Using medicines, drugs or other substances to kill cancer cells or keep them from growing is an important part of liver cancer treatment. We offer a number of medical approaches for liver cancer:
- Targeted therapy. No two cancer patients are exactly alike and the same is true for cancers. Each tumor is genetically unique, and these differences can mean that one patient responds to a treatment and another does not. Targeted therapies identify and attack cancer cells by homing in on specific genetic abnormalities of the cells. Some targeted therapies attack the cancer cells directly; others inhibit the tumor’s ability to form new blood vessels to feed it. A commonly used targeted therapy for liver cancer is sorafenib.

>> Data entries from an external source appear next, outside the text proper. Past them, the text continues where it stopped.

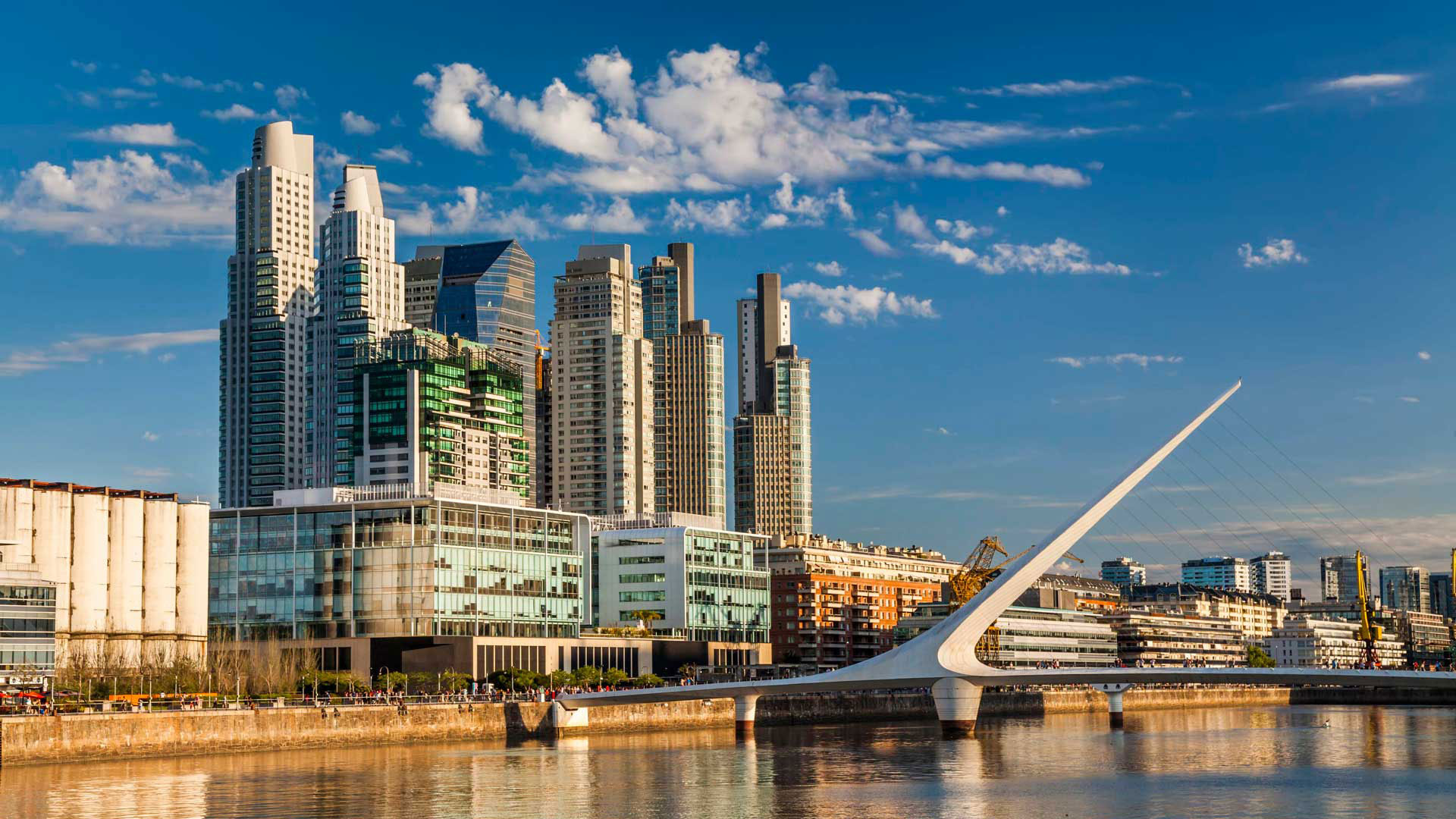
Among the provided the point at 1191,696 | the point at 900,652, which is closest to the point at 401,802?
the point at 900,652

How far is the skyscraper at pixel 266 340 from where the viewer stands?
7067 inches

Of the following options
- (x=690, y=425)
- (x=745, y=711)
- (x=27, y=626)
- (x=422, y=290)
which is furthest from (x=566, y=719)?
→ (x=422, y=290)

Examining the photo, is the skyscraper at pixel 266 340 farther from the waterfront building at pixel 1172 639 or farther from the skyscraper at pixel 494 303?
the waterfront building at pixel 1172 639

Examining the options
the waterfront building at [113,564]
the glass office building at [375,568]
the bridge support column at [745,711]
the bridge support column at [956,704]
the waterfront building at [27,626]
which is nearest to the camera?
the waterfront building at [27,626]

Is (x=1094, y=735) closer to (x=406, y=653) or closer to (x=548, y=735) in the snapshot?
(x=548, y=735)

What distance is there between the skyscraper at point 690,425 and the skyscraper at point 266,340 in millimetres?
37605

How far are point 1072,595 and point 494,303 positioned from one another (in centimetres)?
7280

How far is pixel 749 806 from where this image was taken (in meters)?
43.6

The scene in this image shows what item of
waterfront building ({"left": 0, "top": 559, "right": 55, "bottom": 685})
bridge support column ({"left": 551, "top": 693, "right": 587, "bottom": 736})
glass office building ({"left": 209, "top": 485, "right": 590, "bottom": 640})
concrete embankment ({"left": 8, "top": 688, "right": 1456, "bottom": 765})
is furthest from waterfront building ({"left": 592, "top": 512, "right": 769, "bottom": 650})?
waterfront building ({"left": 0, "top": 559, "right": 55, "bottom": 685})

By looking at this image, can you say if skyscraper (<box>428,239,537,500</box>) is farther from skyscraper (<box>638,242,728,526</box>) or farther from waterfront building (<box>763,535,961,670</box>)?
waterfront building (<box>763,535,961,670</box>)

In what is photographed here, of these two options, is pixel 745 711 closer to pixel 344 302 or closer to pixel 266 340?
pixel 344 302

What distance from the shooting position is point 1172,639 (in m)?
163

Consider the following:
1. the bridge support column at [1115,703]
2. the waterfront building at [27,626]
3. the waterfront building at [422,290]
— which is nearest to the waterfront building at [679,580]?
the bridge support column at [1115,703]

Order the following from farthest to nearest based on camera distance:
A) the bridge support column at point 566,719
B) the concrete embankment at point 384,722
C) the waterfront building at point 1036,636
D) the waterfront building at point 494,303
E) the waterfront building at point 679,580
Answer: the waterfront building at point 494,303 → the waterfront building at point 1036,636 → the waterfront building at point 679,580 → the bridge support column at point 566,719 → the concrete embankment at point 384,722
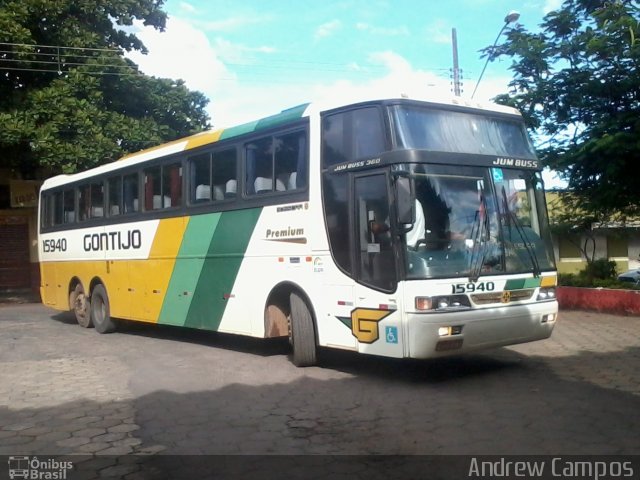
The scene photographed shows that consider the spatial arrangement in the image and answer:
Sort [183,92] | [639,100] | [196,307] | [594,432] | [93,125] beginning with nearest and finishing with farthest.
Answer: [594,432] < [196,307] < [639,100] < [93,125] < [183,92]

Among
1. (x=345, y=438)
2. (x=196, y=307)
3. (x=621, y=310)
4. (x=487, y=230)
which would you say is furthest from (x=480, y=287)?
(x=621, y=310)

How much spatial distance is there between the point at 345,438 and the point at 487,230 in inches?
123

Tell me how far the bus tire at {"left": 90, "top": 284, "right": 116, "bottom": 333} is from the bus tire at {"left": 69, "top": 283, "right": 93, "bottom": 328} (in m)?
0.24

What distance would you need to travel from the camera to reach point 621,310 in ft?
43.9

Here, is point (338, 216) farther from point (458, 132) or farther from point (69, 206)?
point (69, 206)

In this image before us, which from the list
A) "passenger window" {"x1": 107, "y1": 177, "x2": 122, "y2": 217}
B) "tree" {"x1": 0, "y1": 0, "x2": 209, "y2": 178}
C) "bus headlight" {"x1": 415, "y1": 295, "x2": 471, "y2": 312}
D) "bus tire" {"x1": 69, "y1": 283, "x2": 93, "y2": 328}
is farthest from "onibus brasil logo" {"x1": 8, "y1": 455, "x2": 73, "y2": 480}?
"tree" {"x1": 0, "y1": 0, "x2": 209, "y2": 178}

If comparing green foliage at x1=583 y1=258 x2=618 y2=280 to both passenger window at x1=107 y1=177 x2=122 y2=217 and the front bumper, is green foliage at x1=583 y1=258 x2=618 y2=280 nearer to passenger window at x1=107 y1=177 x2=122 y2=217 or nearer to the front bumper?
the front bumper

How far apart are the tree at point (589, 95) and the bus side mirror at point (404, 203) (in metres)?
6.65

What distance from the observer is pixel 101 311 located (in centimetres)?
1357

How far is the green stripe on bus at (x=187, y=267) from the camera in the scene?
10148mm

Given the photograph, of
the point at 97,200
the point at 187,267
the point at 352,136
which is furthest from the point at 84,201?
the point at 352,136

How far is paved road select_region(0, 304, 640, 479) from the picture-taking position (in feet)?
18.0

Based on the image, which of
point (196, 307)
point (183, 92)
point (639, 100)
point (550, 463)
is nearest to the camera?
point (550, 463)

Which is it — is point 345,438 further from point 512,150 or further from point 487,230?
point 512,150
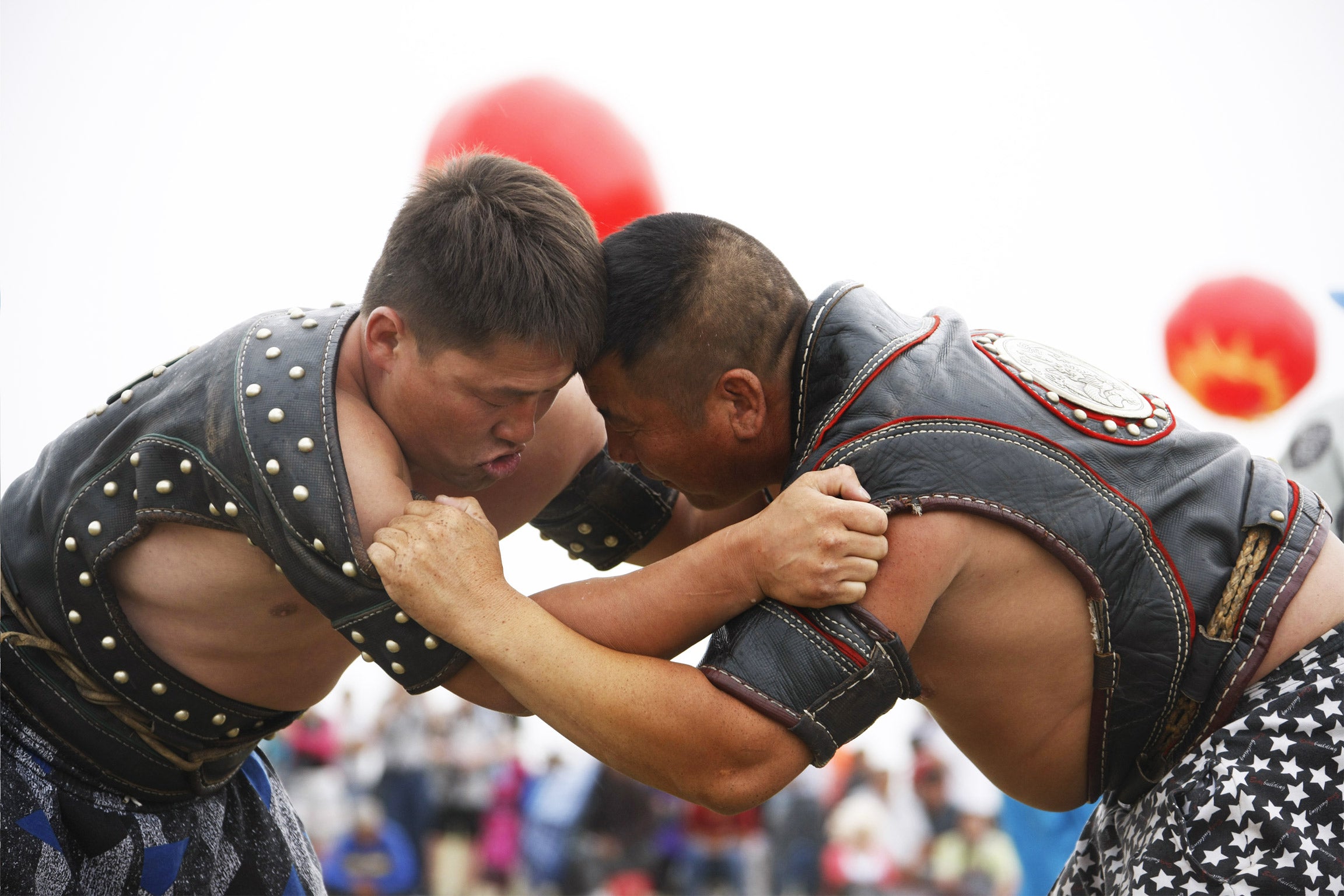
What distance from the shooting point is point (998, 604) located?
1.95 metres

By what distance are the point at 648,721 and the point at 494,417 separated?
704mm

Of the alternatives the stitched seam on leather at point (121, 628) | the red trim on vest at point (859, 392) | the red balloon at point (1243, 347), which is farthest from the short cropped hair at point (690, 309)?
the red balloon at point (1243, 347)

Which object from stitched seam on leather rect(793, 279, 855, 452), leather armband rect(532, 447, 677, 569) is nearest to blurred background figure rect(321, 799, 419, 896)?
leather armband rect(532, 447, 677, 569)

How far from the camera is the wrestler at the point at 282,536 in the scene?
1.96 m

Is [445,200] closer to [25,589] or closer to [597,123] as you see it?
[25,589]

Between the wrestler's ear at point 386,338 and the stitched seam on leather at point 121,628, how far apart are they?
39 centimetres

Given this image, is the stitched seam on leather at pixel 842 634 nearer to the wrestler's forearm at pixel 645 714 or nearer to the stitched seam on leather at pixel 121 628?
the wrestler's forearm at pixel 645 714

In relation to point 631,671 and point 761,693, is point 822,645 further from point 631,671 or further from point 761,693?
point 631,671

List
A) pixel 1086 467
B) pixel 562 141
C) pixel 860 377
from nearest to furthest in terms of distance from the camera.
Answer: pixel 1086 467
pixel 860 377
pixel 562 141

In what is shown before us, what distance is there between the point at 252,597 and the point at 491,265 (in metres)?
0.83

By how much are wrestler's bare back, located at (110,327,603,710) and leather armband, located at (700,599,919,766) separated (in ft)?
2.30

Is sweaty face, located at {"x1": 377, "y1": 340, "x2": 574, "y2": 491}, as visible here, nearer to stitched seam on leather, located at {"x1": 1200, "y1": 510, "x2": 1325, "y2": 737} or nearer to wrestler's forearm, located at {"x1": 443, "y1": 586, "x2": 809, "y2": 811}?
wrestler's forearm, located at {"x1": 443, "y1": 586, "x2": 809, "y2": 811}

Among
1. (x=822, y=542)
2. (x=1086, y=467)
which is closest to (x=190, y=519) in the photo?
(x=822, y=542)

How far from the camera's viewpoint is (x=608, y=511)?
9.52ft
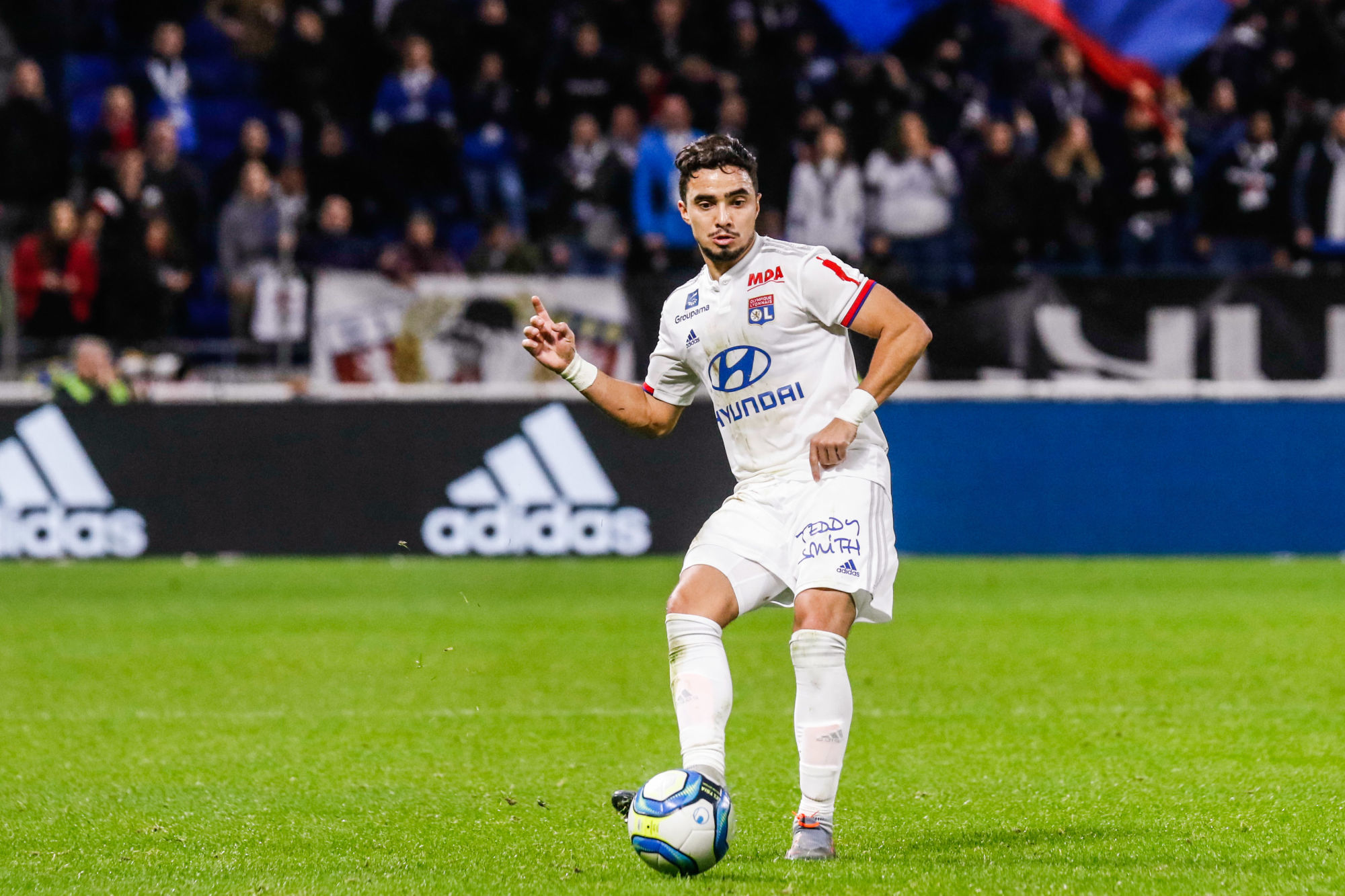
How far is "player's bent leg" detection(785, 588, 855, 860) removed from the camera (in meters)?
5.30

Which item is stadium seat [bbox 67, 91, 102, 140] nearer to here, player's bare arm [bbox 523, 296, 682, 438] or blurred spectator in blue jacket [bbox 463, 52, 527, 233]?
blurred spectator in blue jacket [bbox 463, 52, 527, 233]

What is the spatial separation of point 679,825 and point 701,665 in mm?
547

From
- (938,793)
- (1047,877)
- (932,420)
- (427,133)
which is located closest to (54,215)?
(427,133)

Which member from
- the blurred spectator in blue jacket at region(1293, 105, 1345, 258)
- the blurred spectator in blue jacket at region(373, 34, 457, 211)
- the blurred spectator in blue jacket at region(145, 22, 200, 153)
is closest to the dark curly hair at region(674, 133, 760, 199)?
the blurred spectator in blue jacket at region(1293, 105, 1345, 258)

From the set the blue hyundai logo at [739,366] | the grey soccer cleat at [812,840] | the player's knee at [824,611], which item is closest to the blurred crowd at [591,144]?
the blue hyundai logo at [739,366]

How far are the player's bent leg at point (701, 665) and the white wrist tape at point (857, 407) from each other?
59 cm

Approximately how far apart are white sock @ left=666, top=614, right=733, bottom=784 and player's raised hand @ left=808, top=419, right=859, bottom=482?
556 millimetres

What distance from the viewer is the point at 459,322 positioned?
1511cm

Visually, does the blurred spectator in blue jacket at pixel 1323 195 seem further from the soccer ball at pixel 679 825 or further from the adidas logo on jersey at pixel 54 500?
Result: the soccer ball at pixel 679 825

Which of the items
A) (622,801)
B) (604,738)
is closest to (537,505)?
(604,738)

- Immunotherapy. These newest drugs fight liver cancer by stimulating the body’s own immune system to recognize and attack cancer cells. Normally, your immune system is able to tell the difference between healthy body cells and those that are “foreign” and need to be attacked and uses checkpoints or molecule-switches on immune cells that to activate or inactivate an immune response. Cancer cells are tricky and can hijack the checkpoints to evade detection by the immune system. Drugs that target these checkpoints are a new class of immunotherapy for cancer care. Two checkpoint-inhibiting drugs currently used for liver cancer include the anti-PD-1 therapies, nivolumab (Opdivo) and pembrolizumab (Keytruda).
- Chemotherapy. Traditional chemotherapy uses drugs to identify cancer cells by their rapid rate of reproduction. However, due to the unique features of primary liver cancer and the liver itself, existing chemotherapy regimens have not been very effective against liver cancer. New approaches that combine chemotherapy with other treatments such as targeted therapy or embolization are offered in clinical trials.
- Transarterial chemoembolization (TACE) is a form of regional chemotherapy in which the anticancer drugs are delivered directly through the hepatic artery leading to the liver. Small particles or spheres designed to block blood vessels are mixed with the drugs to close off the artery, trapping the drugs near the tumor. Blood flow (including oxygen and nutrients) to the tumor is blocked, but the rest of the liver continues to receive blood via the hepatic portal vein.